***** RECORDS SUPPLIED *****

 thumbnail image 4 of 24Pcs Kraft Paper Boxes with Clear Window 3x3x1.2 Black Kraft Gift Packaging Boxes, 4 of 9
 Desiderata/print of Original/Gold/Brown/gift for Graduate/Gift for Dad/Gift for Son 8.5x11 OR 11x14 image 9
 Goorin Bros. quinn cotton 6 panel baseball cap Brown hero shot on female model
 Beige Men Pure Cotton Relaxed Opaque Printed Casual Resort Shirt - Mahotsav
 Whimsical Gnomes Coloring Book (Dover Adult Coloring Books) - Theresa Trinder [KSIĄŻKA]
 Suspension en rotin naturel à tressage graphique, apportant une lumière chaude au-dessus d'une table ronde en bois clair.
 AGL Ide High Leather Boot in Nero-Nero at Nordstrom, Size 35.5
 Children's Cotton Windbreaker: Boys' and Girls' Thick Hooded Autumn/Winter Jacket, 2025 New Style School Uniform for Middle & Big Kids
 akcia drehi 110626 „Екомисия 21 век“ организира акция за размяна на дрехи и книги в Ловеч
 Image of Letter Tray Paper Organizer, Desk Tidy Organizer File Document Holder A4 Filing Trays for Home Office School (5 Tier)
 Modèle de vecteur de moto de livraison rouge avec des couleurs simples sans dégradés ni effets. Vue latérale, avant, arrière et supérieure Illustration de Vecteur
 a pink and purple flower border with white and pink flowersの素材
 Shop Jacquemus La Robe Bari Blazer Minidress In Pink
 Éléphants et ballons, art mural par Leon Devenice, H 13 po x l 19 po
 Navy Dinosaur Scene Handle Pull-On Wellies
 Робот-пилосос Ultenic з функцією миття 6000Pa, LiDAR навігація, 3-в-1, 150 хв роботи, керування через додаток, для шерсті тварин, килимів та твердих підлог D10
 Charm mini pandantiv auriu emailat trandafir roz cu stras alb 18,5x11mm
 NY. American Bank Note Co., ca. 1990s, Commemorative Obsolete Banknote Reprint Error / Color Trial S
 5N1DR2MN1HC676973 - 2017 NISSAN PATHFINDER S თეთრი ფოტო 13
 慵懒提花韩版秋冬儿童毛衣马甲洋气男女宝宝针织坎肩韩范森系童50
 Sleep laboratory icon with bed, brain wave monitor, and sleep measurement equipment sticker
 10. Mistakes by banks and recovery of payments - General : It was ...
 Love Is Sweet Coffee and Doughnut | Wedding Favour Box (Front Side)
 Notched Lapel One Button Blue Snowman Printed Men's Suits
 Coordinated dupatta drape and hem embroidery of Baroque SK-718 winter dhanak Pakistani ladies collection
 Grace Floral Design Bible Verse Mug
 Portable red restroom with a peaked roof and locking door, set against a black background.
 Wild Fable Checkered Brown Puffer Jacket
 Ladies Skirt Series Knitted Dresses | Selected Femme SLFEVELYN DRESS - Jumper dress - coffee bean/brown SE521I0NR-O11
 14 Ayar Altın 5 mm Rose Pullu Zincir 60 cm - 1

*****

Wherever the string "Paper" is found in the entries, copy the line it sits in.

* **RESULT**:
 thumbnail image 4 of 24Pcs Kraft Paper Boxes with Clear Window 3x3x1.2 Black Kraft Gift Packaging Boxes, 4 of 9
 Image of Letter Tray Paper Organizer, Desk Tidy Organizer File Document Holder A4 Filing Trays for Home Office School (5 Tier)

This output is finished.